Le temps qui passe ne m’effraie pas autant que le temps qui se vide. Il y a tant de choses que je veux encore apprendre, comprendre, créer, observer, éprouver.
Mon temps de vie, je le ressens comme intensément précieux, urgent même, pas dans la panique, dans la conscience aigüe de sa rareté.
Il m’est difficile, alors, de comprendre certaines manières d’être ensemble qui semblent avoir pour fonction d’occuper le temps ou d’empêcher le silence de s’installer. Beaucoup de codes sociaux me laissent étrangère, non par mépris, mais parce qu’ils me paraissent souvent tenir lieu d’élan, d’imagination, de présence véritable, comme des structures apprises pour combler le vide inconfortable du silence, de l’incertitude ou de la rencontre nue.
Je peux écouter longtemps en cherchant ce qui est attendu de moi, le moment où je devrais parler, la réponse qui permettrait à l’échange de continuer.

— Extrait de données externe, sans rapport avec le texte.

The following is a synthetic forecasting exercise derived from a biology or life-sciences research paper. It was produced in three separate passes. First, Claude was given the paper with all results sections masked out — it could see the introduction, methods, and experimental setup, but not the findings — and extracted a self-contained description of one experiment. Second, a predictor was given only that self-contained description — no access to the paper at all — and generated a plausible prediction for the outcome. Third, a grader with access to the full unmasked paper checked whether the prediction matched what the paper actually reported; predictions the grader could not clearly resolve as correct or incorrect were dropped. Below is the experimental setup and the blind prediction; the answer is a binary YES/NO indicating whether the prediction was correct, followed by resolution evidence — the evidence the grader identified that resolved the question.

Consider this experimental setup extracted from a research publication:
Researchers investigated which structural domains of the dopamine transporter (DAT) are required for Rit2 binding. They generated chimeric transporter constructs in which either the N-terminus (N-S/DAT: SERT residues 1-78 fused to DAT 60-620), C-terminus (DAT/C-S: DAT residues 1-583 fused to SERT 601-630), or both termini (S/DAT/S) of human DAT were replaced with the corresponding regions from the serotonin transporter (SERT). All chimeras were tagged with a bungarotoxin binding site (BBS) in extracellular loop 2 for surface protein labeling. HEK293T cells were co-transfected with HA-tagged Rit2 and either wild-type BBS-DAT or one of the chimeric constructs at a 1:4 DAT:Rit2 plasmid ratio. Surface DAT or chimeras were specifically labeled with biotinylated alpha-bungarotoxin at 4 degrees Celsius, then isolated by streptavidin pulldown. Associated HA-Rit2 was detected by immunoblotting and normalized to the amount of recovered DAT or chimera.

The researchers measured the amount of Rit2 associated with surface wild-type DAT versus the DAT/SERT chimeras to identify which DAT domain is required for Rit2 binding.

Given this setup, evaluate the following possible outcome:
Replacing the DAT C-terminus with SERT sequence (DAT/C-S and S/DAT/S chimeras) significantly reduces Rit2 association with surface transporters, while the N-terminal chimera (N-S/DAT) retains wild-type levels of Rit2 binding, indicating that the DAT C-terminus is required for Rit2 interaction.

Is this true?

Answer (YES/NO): NO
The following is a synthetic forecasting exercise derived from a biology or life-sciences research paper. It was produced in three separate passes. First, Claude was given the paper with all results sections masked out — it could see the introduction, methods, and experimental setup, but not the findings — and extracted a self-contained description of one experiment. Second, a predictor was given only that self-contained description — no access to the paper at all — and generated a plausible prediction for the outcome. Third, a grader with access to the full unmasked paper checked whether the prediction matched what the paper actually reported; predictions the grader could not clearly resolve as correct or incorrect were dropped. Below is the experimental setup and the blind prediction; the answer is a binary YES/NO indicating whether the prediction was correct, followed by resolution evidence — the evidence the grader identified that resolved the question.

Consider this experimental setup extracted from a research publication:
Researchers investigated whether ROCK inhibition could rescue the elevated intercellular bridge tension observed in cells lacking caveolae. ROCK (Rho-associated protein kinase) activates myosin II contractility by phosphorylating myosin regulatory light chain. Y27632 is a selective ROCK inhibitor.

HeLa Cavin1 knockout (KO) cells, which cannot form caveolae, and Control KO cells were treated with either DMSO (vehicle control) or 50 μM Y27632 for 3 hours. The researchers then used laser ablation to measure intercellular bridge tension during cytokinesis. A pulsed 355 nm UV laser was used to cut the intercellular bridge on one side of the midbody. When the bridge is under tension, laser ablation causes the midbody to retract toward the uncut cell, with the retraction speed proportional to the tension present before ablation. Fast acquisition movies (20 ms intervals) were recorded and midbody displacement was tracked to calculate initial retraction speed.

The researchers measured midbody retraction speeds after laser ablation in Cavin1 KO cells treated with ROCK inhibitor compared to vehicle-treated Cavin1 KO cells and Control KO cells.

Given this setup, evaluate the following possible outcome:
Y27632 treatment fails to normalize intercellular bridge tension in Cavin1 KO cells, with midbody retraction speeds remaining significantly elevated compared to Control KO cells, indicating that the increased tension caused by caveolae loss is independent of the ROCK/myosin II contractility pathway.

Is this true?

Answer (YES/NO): NO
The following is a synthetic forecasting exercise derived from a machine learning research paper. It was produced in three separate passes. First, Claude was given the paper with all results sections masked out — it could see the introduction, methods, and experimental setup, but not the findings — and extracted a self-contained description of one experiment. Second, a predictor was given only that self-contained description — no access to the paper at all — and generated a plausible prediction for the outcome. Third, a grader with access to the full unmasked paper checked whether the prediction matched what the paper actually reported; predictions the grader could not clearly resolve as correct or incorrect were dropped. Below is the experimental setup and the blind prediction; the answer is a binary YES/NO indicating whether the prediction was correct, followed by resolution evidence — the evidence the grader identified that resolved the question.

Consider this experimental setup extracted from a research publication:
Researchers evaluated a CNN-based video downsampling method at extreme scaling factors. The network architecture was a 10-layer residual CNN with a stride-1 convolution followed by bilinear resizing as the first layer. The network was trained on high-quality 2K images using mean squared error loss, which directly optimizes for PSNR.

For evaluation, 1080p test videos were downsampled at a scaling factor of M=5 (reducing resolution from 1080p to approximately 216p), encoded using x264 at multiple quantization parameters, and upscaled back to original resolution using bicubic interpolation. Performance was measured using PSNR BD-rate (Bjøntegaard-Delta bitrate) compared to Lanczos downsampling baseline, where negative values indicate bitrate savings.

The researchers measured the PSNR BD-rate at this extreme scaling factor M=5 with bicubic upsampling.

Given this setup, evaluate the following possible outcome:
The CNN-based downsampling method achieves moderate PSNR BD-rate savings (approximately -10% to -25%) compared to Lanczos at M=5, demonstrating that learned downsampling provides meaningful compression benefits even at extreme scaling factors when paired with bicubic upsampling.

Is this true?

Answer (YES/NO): NO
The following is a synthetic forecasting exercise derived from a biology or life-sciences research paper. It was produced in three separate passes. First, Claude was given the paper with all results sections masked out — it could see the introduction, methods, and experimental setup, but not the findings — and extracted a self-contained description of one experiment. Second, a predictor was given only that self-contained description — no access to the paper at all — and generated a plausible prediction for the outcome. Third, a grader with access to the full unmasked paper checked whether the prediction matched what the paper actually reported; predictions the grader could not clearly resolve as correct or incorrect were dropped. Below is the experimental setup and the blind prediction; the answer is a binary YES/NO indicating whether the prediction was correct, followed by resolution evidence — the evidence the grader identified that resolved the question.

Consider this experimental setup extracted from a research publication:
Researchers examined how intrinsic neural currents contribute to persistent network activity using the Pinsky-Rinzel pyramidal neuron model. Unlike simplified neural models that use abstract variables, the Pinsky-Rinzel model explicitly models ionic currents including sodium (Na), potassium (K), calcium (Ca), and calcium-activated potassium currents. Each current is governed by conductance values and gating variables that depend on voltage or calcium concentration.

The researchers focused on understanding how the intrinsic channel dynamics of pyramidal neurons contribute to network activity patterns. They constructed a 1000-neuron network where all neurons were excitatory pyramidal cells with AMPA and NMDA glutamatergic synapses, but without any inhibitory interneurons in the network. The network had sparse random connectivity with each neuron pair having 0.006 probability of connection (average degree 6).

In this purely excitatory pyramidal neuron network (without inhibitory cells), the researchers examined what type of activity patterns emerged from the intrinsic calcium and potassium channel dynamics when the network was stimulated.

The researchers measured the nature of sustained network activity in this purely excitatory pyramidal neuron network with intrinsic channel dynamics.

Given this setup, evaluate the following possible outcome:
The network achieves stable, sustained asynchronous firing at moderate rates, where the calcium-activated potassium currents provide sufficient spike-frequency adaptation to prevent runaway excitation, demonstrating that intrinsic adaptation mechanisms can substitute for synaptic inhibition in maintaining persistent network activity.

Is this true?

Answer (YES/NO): NO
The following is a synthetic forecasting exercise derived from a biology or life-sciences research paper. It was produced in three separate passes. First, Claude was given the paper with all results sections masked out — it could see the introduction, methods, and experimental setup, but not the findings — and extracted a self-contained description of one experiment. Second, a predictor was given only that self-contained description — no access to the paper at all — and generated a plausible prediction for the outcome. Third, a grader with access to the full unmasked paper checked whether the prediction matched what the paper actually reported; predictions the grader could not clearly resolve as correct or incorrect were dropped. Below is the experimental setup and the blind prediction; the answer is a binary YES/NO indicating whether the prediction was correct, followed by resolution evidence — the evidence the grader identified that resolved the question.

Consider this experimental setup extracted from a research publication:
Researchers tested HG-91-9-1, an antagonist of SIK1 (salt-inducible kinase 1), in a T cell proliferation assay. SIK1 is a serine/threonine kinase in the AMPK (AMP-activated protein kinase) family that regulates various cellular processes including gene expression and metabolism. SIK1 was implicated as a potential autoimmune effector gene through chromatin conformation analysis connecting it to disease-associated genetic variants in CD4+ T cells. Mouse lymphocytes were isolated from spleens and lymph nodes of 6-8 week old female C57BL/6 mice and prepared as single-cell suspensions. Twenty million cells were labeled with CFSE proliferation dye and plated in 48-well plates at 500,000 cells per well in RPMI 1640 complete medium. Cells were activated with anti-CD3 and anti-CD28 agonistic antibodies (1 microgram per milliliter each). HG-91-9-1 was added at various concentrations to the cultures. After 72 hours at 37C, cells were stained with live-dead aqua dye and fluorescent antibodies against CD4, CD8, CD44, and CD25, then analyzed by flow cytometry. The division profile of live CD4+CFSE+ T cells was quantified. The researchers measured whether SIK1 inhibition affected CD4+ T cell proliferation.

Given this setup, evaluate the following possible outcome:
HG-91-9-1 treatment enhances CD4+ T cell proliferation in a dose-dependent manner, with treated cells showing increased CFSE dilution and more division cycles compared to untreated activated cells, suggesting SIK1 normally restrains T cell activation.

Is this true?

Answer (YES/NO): NO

Je m’ennuie souvent en société, c’est une vérité simple. Je ne vibre pas toujours dans les échanges ordinaires. Je ne comprends pas instinctivement ce qu’il faudrait dire, à quel moment le dire, quelle mécanique implicite organise les paroles, les transitions, les signaux invisibles.
Ce n’est pourtant pas la présence de l’autre qui m’ennuie. C’est ce que la parole devient parfois lorsqu’elle semble n’avoir d’autre nécessité que de maintenir l’espace occupé.
Et surtout, je cherche autre chose. Je cherche du vrai, du direct, quelque chose qui traverse réellement la foudre verbale d’une pensée qui touche juste, l’impact d’une phrase qui déplace une pièce entière, l’émotion intime, la conversation qui ouvre une faille de lumière, une profondeur, une secousse douce dans la matière du réel.
Je voudrais qu’une parole laisse une trace. Qu’après elle, quelque chose ne soit plus exactement à la même place.
Le silence, lui, ne me paraît pas vide. Je connais déjà cet espace.
Il existe devant une feuille.
Je peux rester longtemps devant le blanc sans éprouver le besoin d’y déposer immédiatement une ligne. Le blanc n’est pas une absence. Il possède déjà une tension, une étendue, une respiration. Lorsqu’une ligne apparaît, elle ne vient pas combler un manque. Elle entre en relation avec ce qui était déjà là.
Alors l’espace se réorganise.
Ce qui se trouve à gauche de la ligne n’existe plus tout à fait de la même manière que ce qui se trouve à droite. Le haut et le bas de la feuille se répondent autrement. Un seul trait peut déplacer l’équilibre entier.
C’est peut-être pour cela que j’ai besoin de sentir la nécessité d’une ligne. Ajouter n’est pas toujours enrichir. Parfois, une ligne supplémentaire referme exactement ce que je voulais laisser ouvert.
J’écoute les mots d’une manière assez proche.
Certains occupent l’espace. D’autres le transforment.
Certains disparaissent presque au moment où ils sont prononcés. D’autres restent en nous et poursuivent silencieusement leur trajet.
Je ne demande pas à chaque échange d’être exceptionnel. Je voudrais seulement que nous puissions parfois ne rien ajouter.
Sur une feuille, le blanc peut rester blanc. Entre deux êtres, le silence peut rester silence.
Je ne cherche pas à remplir le silence, je cherche une parole qui mérite d’exister.